I am self studying apostol Modular functions and Dirichlet series in Number Theory and I have a doubt in an argument of theorem 4.11 .
I have posted two images and I hope both of them are clear. I posted them because it is very time consuming to write all details involving proof and also due to the fact that I have doubt only in last part of proof .
Doubt is - Function f is proved to be analytic at vertex $\tau $ =0 and each point $\tau $ =0 in H. ( I clearly understood it) .
But now I don't know how to deduce next line which is
Therefore f is bounded in H so f is constant.
How does f becomes bounded in H?
Edit1 ->
I am looking for an answer that doesn't involves Riemann surfaces.
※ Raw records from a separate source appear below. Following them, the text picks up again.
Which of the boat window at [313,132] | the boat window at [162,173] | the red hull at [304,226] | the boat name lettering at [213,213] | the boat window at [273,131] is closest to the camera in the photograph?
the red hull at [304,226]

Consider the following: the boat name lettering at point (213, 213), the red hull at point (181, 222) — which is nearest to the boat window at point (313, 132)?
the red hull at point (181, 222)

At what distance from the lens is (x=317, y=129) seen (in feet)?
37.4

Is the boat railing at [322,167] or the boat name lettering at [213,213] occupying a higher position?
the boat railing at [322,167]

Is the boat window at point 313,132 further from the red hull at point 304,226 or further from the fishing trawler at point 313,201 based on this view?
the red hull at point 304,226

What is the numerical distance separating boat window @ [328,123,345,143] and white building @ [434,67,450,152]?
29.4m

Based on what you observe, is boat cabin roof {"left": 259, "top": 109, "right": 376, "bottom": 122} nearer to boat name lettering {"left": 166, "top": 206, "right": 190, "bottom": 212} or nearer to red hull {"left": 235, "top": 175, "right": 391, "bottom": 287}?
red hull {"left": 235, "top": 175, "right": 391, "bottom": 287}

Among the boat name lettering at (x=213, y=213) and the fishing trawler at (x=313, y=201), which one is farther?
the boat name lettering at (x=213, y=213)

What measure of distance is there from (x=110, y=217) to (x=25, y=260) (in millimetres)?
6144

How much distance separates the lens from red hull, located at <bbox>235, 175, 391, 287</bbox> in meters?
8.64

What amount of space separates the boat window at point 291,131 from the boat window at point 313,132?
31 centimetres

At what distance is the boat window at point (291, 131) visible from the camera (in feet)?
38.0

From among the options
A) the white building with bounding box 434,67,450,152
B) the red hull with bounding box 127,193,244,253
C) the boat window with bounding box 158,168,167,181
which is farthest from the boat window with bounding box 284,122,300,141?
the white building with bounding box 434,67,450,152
Can someone please give some hint of this
You have to look at the fundamental region of $\Gamma_0(p)$, it is the union of $ST^j(R)$ for $0\le j <p$, where $R$ is the fundamental region of $\Gamma$ and $S$ and $T$ are the usual $S\tau=-1/\tau$ and $\tau = \tau+1$. The only points of concern (outside $\mathbb H$) are easily seen to be $0$ and $\infty$.
As $f$ is automorphic for $\Gamma_0(p)$ and analytic in all $\mathbb H$ and in $\tau = 0$ it is enough to look at $\tau \to \infty$. But $\Phi(\tau)$ has a zero in $\tau=\infty$ looking the expression for $f$ if it is enough to check that $j_p(\tau)$ is bounded as $\tau \to \infty$ but then you can use the relation for $j_p(-1/\tau)$ on top of the first page you have quoted to see that it is also bounded as $\tau \to \infty$.